This photo of my dad was taken by me in the summer of 1980 as we made our way back from watching The Empire Strikes Back, the only one of the original Star Wars trilogy that I truly loved. It was taken in Atherfold Road, in Clapham North, southwest London, which as the decade progressed, became the most dog muck ridden road I have ever known and was behind my reputation locally for walking in the road, rather than on the pavement. I was always getting stick from drivers for that and from neighbours.
At this point in the picture, as you might detect from the boarded up window to my dad’s right, and the sand on the road, Atherfold, at the time mainly comprising of council stock, was going through a two-year refurbishing process and was pretty much a building site for that period. It meant many tenants had to move houses on the same street. Sometimes they moved next door, or sometimes a few doors away. Sometimes they moved across the road. Just by the green vehicle on the right of the picture, a great childhood friend originally lived at number 21 but the council moved his family next door to number 23 in the summer of ’81. I helped them move, though at such a young age, I’m sure my impact on the move itself was negligible.
At the bottom of Atherfold, by my own childhood road Mayflower, we would play street football pretty much every night of the week in the summer, with goalposts chalked onto the walls. I would imagine this was pretty standard all across the country at the time. It was a different world where even lazy kids like me were physically active on a regular basis. I would never be one for the video games which within a couple of years would become all the rage.
It’s not a great picture of my dad and it’s not easy to tell he’s slightly cheesed off in the shot. There is a bouffant, make no mistake. Like many men of the period, my dad’s seventies hair crossed over into the eighties and like many guys, my dad made the mistake of favouring a brush over a comb. The green towel top I remember rather well. A year later, he would kit me out in my own green towel top from C & A (my dad loved C & A) which my sibling would vomit on as we completed a ninety-minute car journey from Malaga to Puente Mayorga in Spain’s deep south on a blisteringly hot July day.
Imagine wearing a towel top in ridiculous heat.
Now imagine vomit on that same top.
I never wore a towel top after that day.
By the time of going to see The Empire Strikes Back, I’d already read a full comic book adaptation of the film, bought from the old three-floored Woolworths in Victoria, central London and I loved it. My dad had reluctantly agreed to take me. We weren’t big cinema lovers in our family. It’s not to say I don’t enjoy films. I do. I just don’t enjoy cinemas. I never have. Having to sit somewhere surrounded by people for a set time. It’s a little too close to the exam conditions that constantly broke me in my academic years and this means I rarely get to see films the way they’re meant to be seen.

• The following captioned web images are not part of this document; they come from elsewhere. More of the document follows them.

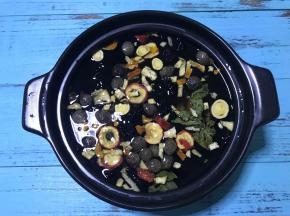 浸泡好的食材大火煮沸后转小火煮30分钟，关火前加入冰糖搅拌均匀。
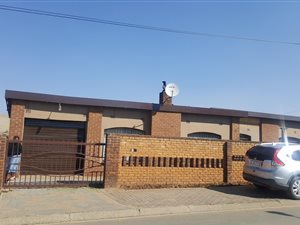 3 Bed House in Mofolo North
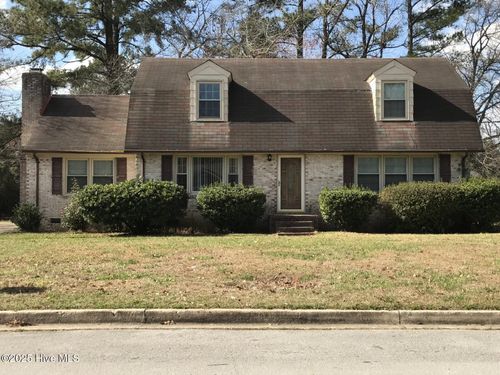 203 King Richard Ct, Jacksonville, NC, 28546-5509 | Card Image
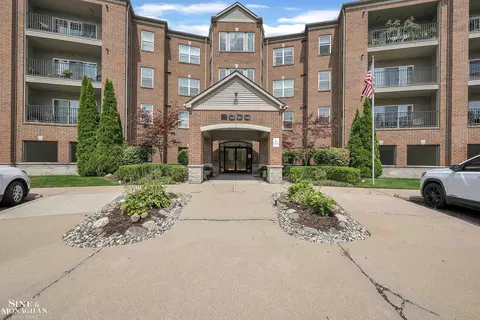 2312 Country Clb, Saint Clair Shores, MI 48082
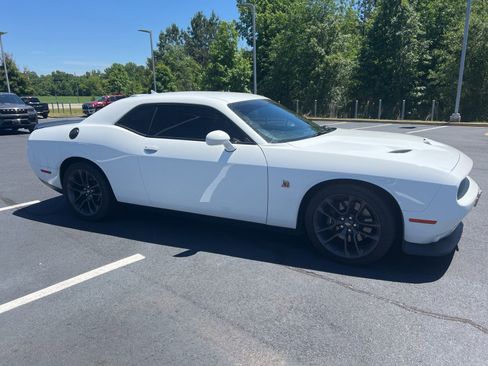 Used 2023 Dodge Challenger R/T Scat Pack RWD image 1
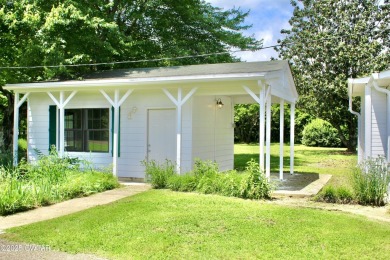 COMPLETELY REMODELED!!! FURNITURE STAYS!!! This beautiful on Deer Creek Golf Course in Tennessee - for sale on GolfHomes.com, golf home, golf lot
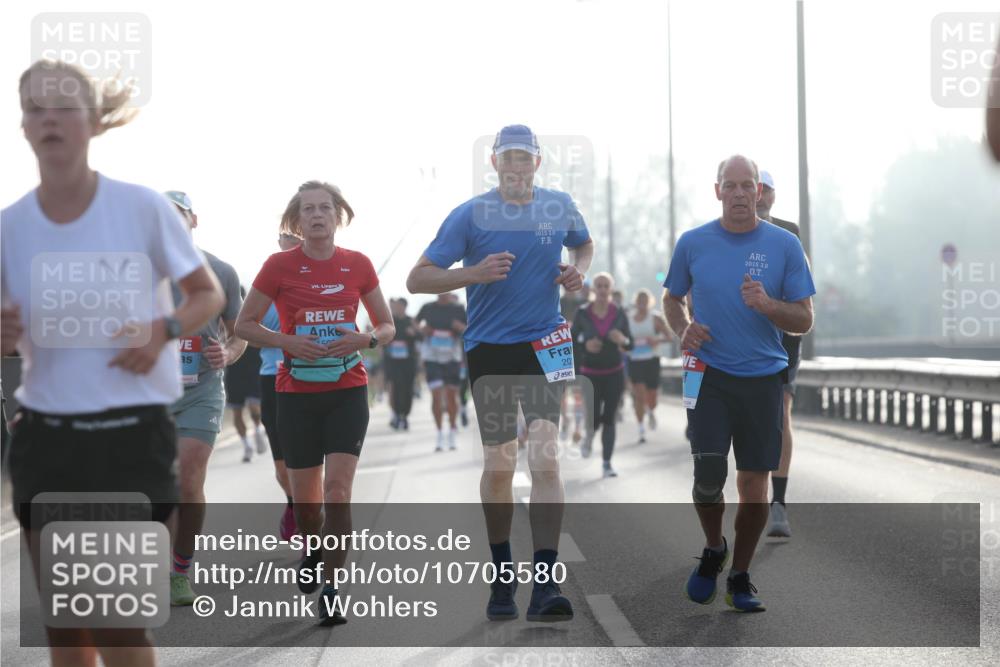 03.10.2026 - Köhlbrandbrückenlauf Jannik Wohlers http://msf.ph/oto/10705580 03.10.2026 09:19:05 Position 3 1500, 2015, 2, 8, 20, 2015, 2, 0 meine-sportfotos.de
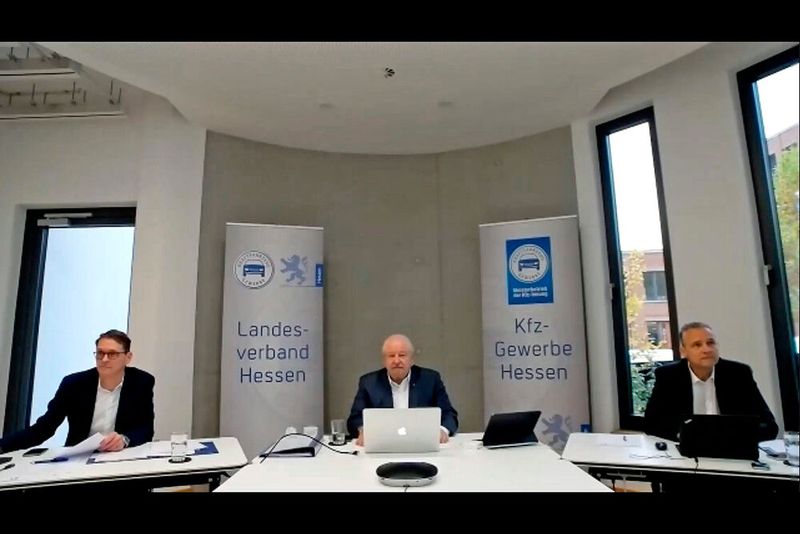Der Vorstand des hessischen Kfz-Landesverbands während seiner ersten digitalen Mitgliederversammlung: Präsident Jürgen Karpinski (Mitte), Geschäftsführer Joachim Kuhn (links) und Pressesprecher Roger Seidl.  (Bild:  Kfz-Gewerbe Hessen)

My dad only ever took us to the cinema three times. The first occasion was to see Pete’s Dragon. That would’ve been around ’78 maybe. The second time was the first Christopher Reeve Superman film on a Saturday in April ’79. While not a Superman fan, I remember this well because on our way home, we stopped off at a newsagent and my dad picked up the evening paper. There was one in London at the time but I can’t remember what it was called. I’m not sure if The Evening News ran on Saturdays, but I remember clearly the result of the Liverpool v Man Utd FA Cup semi-final, memorable to me because both sides wore their away strips in the game (Liverpool in yellow for the first time) and I’m very anal about that kind of thing. I remember it too because it was the first time I’d ever seen a result ending in 2-2. It stood out.
My dad did not enjoy The Empire Strikes Back. I can’t recall at what point of the journey home he said it, but I do recall excitedly asking him if he’d enjoyed the film.
“Fue una mierda,” said my dad.
It was shit.
I was taken aback. Looking back, it surprises me that my dad didn’t have it in him to pretend to a young boy that he had enjoyed something that had so thrilled his son. But that was my dad. He always had to tell it like it was.
He never took us to the cinema again and to this day, there remains a whole bunch of cult eighties films I have never seen, such as Ghostbusters, Gremlins, to name but two, and which I must own up to never being desperate to see when the VHS recorder finally arrived in our home in late ’89.